Breath. Heart. Tongue on stone. Little wheezy sound in chest. Lights in his eyes. Head of fireworks, red and blue and orange. Rockets. Sparks. Flames. They had lit the fire at last. So cold and then so hot. Ice to furnace. Must pull his clothes off, must escape this wild heat. Body melting. Nothing would be left. Just ash. Ash and a bit of bone and nobody would know this had once been Matthew with brown eyes and red hair, a teddy with velvet paws.
On the Underground back, jostled by the evening rush-hour, they didn’t speak at all. As Frieda opened the front door of her house, she heard the phone ringing. She picked it up. It was Karlsson.
‘I don’t have your mobile number,’ he said.
‘I don’t have a mobile,’ Frieda said.
‘I guess you’re not the kind of doctor people need in an emergency.’
‘What’s happening?’
‘That’s what I’m ringing about. I just wanted to let you know that, as of an hour and a half ago, Reeve and partner are back on the street.’
‘You ran out of time?’
‘We could have kept them a bit more, if we really wanted. But isn’t it better if they’re out there? He might make a mistake. He might lead us somewhere.’
Frieda thought for a moment. ‘I wish I believed that,’ she said. ‘It didn’t feel like that when I met him.
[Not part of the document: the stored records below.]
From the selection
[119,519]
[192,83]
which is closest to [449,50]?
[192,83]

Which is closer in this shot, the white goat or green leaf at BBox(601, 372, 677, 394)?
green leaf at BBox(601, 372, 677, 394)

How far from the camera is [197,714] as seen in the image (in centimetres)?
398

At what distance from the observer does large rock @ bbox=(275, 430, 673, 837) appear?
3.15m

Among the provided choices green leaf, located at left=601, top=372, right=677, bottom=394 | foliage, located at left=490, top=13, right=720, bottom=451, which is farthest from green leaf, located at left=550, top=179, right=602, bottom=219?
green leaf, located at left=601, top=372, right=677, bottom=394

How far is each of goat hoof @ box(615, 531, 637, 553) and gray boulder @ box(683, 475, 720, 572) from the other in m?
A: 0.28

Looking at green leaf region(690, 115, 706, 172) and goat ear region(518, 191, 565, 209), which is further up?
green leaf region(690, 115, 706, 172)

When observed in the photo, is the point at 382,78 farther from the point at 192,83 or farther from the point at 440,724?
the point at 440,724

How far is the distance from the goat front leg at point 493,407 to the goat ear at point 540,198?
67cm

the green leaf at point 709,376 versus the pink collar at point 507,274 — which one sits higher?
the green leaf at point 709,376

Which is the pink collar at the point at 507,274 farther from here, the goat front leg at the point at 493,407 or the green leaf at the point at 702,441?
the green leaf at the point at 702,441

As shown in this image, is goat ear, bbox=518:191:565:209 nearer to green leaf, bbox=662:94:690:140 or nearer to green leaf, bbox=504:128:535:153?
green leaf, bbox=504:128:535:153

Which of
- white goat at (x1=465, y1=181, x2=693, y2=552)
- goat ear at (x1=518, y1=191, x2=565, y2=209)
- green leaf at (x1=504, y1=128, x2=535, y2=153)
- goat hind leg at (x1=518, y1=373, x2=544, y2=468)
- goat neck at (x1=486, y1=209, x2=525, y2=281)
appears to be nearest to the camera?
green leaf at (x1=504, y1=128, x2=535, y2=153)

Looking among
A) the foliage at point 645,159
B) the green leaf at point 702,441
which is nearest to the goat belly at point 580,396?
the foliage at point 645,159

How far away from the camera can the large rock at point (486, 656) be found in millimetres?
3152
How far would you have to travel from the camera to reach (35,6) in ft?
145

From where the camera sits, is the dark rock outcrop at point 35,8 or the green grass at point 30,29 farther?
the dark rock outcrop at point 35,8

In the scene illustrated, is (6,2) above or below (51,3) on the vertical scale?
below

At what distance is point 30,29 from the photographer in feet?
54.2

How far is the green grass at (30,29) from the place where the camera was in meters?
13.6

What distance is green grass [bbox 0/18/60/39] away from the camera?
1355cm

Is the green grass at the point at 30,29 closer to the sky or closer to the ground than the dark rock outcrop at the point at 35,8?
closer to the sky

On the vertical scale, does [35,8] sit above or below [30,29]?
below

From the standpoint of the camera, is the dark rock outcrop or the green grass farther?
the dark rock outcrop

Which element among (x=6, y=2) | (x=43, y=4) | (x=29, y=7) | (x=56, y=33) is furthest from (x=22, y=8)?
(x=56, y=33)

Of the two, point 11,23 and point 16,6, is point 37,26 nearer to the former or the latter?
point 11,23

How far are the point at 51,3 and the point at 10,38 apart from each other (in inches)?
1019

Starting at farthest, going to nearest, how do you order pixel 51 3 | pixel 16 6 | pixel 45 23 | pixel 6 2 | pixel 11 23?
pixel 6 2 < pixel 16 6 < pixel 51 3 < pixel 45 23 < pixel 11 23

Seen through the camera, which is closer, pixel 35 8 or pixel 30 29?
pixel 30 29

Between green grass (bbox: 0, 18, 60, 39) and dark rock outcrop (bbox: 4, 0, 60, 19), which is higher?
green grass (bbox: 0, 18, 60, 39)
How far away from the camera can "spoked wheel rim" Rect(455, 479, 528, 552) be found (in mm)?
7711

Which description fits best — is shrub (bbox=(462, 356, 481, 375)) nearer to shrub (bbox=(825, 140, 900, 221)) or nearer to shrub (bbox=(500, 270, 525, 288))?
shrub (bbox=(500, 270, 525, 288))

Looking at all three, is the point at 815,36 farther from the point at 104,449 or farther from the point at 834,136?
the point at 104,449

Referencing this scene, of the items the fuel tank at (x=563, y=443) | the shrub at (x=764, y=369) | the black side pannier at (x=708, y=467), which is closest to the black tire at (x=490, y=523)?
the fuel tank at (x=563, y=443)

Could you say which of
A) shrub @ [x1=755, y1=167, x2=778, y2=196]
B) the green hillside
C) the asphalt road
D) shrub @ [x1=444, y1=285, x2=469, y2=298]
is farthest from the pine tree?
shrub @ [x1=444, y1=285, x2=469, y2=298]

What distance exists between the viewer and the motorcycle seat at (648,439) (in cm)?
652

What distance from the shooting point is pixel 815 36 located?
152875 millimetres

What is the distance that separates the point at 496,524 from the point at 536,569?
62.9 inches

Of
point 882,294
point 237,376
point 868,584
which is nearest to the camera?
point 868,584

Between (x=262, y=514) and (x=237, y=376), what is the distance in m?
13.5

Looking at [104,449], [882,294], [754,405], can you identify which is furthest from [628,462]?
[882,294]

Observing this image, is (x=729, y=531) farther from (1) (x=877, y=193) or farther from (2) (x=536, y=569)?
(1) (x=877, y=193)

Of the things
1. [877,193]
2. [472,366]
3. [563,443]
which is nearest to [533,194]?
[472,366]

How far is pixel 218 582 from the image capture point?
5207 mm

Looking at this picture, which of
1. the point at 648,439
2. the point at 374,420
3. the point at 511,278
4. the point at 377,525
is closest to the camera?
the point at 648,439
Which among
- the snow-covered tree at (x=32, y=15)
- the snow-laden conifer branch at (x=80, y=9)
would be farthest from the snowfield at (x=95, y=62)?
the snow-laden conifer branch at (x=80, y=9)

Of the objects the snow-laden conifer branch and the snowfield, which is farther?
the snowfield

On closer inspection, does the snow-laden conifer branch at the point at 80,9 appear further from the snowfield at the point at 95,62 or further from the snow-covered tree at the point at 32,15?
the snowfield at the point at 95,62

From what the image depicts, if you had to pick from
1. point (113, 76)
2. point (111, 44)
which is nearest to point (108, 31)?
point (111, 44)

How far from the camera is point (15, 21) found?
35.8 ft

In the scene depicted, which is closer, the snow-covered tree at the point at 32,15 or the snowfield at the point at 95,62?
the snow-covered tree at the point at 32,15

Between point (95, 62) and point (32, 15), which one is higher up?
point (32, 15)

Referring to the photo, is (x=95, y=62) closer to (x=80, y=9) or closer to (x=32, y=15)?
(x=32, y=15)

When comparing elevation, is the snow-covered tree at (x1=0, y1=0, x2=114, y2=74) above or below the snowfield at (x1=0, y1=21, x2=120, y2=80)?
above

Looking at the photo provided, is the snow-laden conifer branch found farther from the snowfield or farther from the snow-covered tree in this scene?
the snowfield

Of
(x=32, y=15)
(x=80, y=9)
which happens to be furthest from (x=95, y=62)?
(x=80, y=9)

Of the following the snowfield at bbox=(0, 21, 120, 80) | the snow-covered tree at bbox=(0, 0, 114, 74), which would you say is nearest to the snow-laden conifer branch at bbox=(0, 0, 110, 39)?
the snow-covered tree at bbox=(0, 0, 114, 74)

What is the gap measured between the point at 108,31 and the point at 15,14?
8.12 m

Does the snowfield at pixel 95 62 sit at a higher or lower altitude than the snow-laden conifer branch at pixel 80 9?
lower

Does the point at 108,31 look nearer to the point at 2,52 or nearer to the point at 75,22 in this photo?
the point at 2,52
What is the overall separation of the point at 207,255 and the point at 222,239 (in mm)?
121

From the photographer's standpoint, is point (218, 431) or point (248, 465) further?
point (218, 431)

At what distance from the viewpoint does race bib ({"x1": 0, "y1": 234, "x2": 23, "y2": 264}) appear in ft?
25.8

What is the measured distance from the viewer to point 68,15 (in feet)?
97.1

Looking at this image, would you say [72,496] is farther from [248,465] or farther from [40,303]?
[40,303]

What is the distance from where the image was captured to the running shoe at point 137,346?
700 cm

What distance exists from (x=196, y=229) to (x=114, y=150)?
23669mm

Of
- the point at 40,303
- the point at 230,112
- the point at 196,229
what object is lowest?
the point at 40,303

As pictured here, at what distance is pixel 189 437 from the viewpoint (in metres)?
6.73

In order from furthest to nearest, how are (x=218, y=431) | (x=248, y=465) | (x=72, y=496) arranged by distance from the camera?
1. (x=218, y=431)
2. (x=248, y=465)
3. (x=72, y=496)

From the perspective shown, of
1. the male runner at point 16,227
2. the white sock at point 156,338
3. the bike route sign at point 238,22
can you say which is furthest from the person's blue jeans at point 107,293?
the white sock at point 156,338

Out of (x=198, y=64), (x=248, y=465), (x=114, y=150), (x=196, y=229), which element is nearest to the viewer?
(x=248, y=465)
He seemed like a man who had made up his mind.’
‘If he slips up, we’ll get him.’
‘He’s sure that you’re following him,’ said Frieda. ‘I think he’s probably enjoying it now. We’ve given him power. He knows what we’re going through. I don’t think there’s anything we could do to him, anything we could give him that would be as much fun for him as that.’
‘It’s all right for you,’ said Karlsson. ‘You’ve got your work. You can get on with it.’
‘That’s right,’ said Frieda. ‘It’s fine for me.’
After she had put the phone down Frieda sat for a time, staring at nothing. Then she went upstairs and stared out of her bedroom window at the snow-specked roofs. It was a clear cold night. She ran a bath and lay in it for nearly an hour. Then she got dressed and went to her garret study, where she sat at her drawing board. How long had it been since she had sat here like this, with time for herself? She couldn’t remember. She picked up her soft pencil and held it between her thumb and forefinger, but didn’t draw anything. All she could think of was Matthew, out there somewhere in the fierce cold, perhaps alive and terrified, but probably long dead; of Kathy Ripon, who’d knocked at the wrong door; of Dean and Terry walking away from the police station, free.